Simon also finds time during the album’s thirty five minute running time to include the Dixie Hummingbirds on a couple of tracks, including on closer “Loves Me Like A Rock,” which features Simon in a preacher-like role as the leader of an uplifting gospel-styled call and response. The other song that prominently features the Hummingbirds, “Tenderness,” sits at the opposite end of the spectrum as a ballad through and through, but almost sneers with sarcasm when Simon recalls: “you say you care for me/but there’s no Tenderness/beneath your honesty.” Simon further explores different genres by including string sections arranged by Quincy Jones on “Something So Right” and “American Tune,” where Simon richly describes the image of “the Statue of Liberty sailing away to sea” before his very eyes. It is a haunting visual, perhaps the most illustrative vision that Simon portrayed in one of his songs (short of “A Poem on the Underground Wall”). While the album is not as consistently lyrically powerful as on his first solo record of the seventies, Simon’s poetry brilliantly shines through the glossy production during other key moments as well, usually becoming more prominent on stripped down tracks like on lullaby “St. Judy’s Comet.” Finally, Simon anticipates the next step in his solo career with “One Man’s Ceiling is Another Man’s Floor,” a bluesy take on living in a sketchy apartment complex. Even though it is the least polished and most gruff of all the tracks on here, “Ceiling” still shines through because of a brilliant and emotional performance by Simon, and a beautiful descending piano line that opens and closes the track.
It is hard to believe that There Goes Rhymin Simon’

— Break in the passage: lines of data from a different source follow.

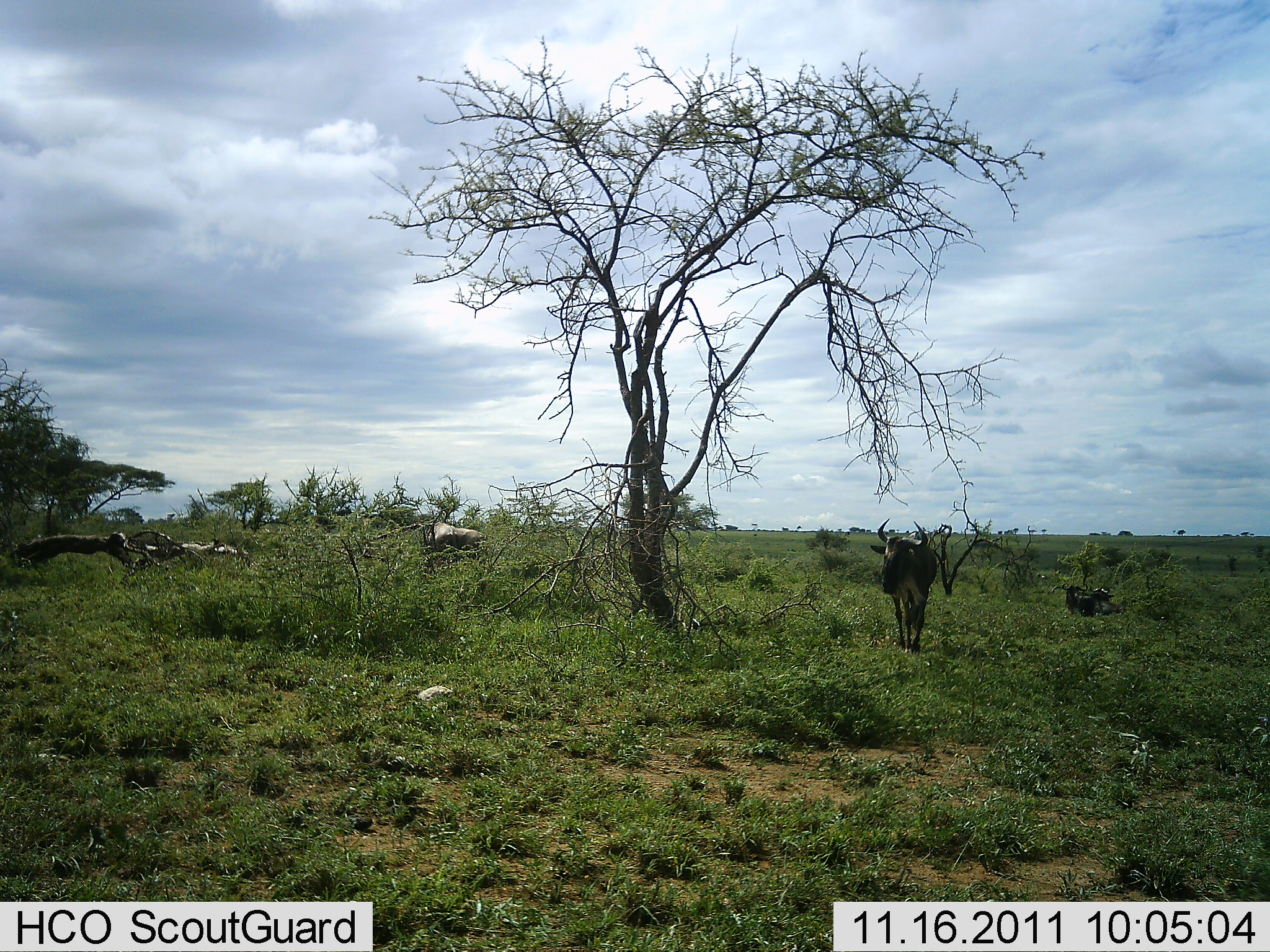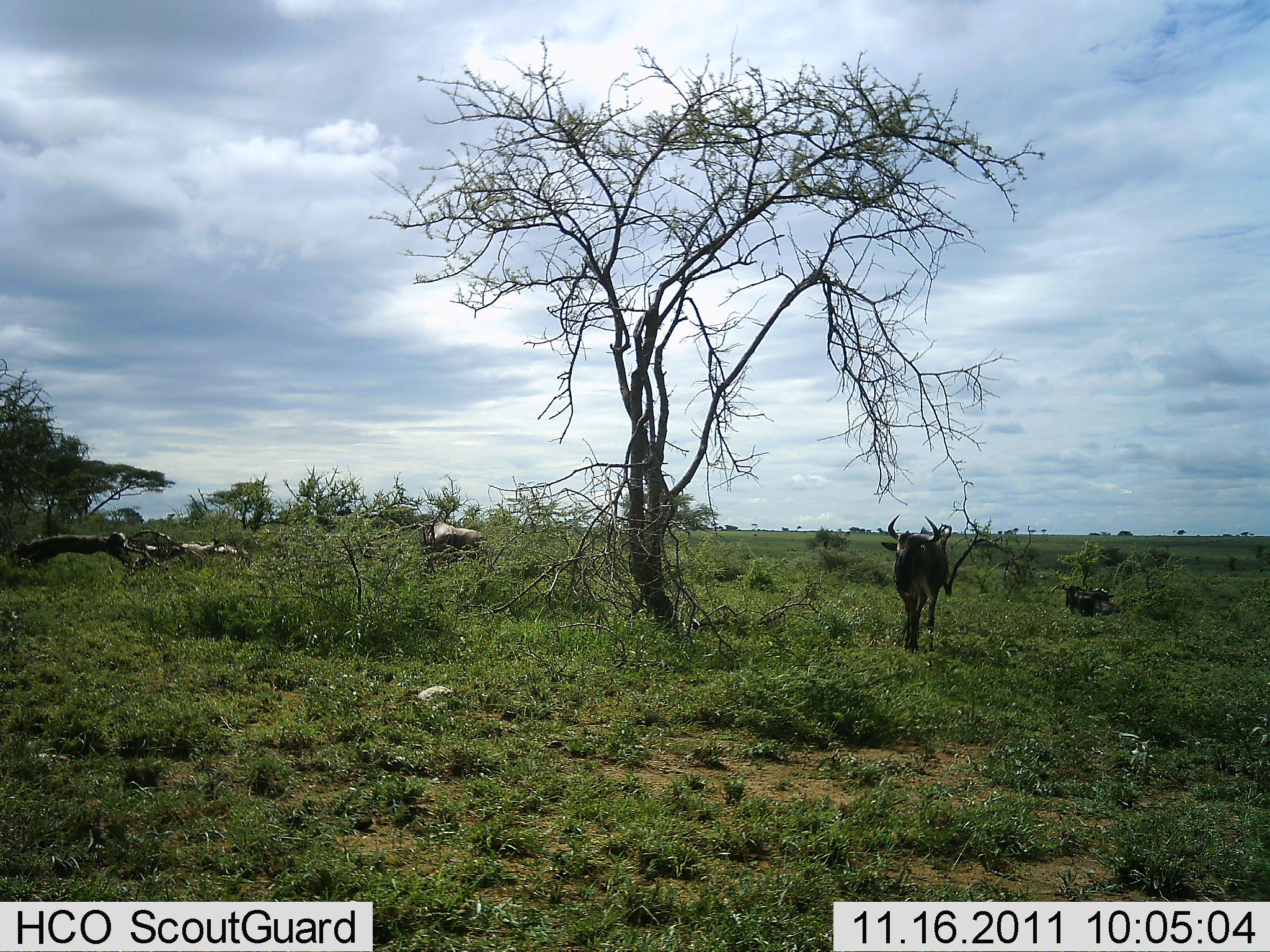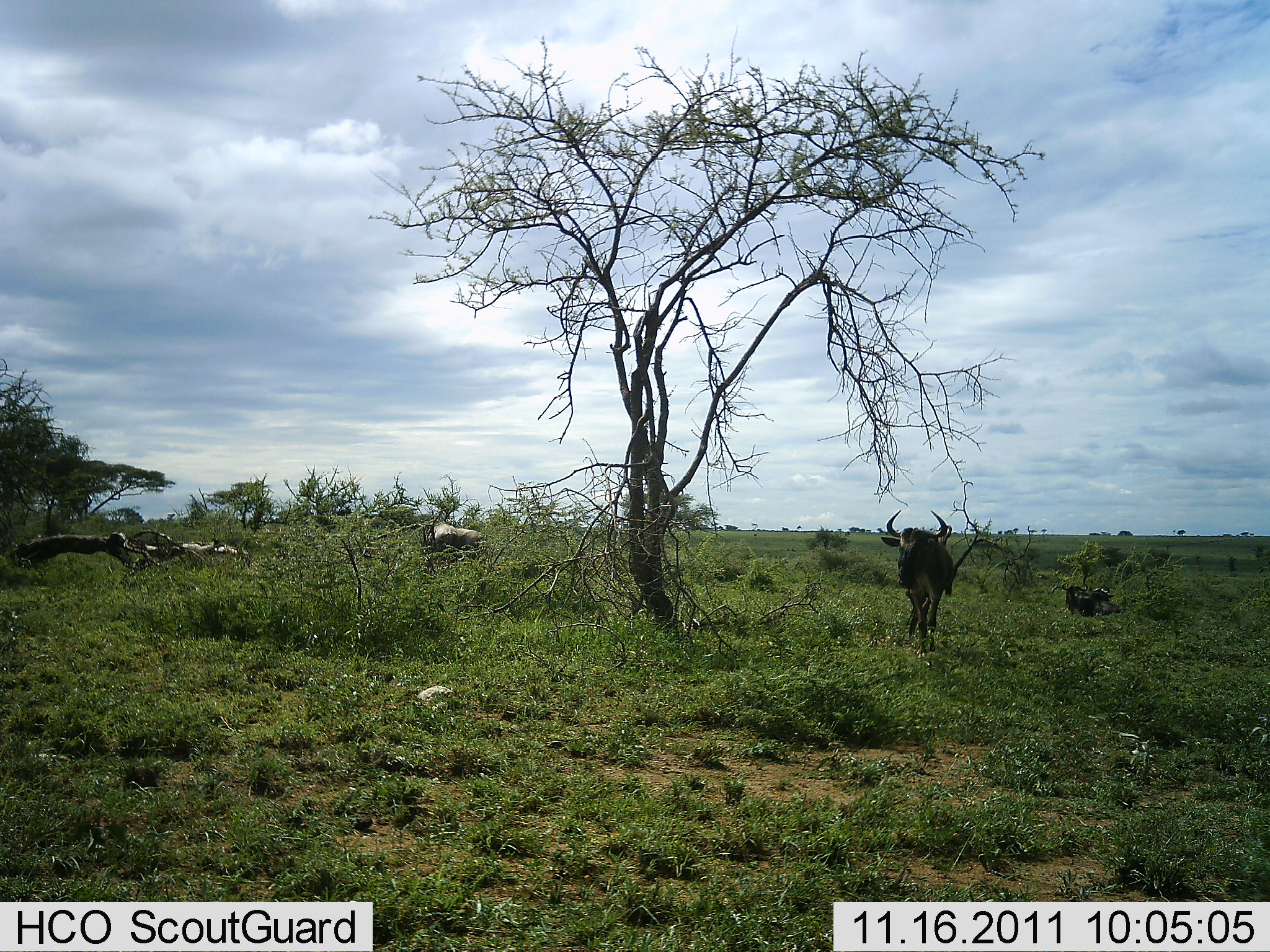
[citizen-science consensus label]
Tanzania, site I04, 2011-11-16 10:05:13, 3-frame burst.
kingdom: Animalia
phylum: Chordata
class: Mammalia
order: Artiodactyla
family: Bovidae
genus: Connochaetes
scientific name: Connochaetes taurinus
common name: blue wildebeest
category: wildebeest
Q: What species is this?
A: Wildebeest (blue wildebeest) (Connochaetes taurinus).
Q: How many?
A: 1.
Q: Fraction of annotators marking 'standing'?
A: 40%.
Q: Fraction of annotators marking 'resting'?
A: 7%.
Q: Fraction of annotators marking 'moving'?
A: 60%.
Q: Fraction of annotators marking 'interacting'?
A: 0%.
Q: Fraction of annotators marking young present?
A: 0%.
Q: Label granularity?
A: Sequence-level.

is only ten tracks long and covers just over thirty five minutes, given the amount of diversity from track to track. Throughout it all, Paul Simon remains as complete of a singer-songwriter as one can ask for, and with this release, it is obvious that Simon fully realized that his days of being constrained in the studio were over. Simply put, Rhymin’ Simon
's diversity stands as a precursor to all of the vastly styled albums he produced during the latter half of his solo career in the eighties and nineties. However, during the mid-seventies, Simon was content to produce music that not only was poppy enough for mainstream consumption, but also deep and meaningful enough to keep more serious listeners intrigued to see just what he was going to do next.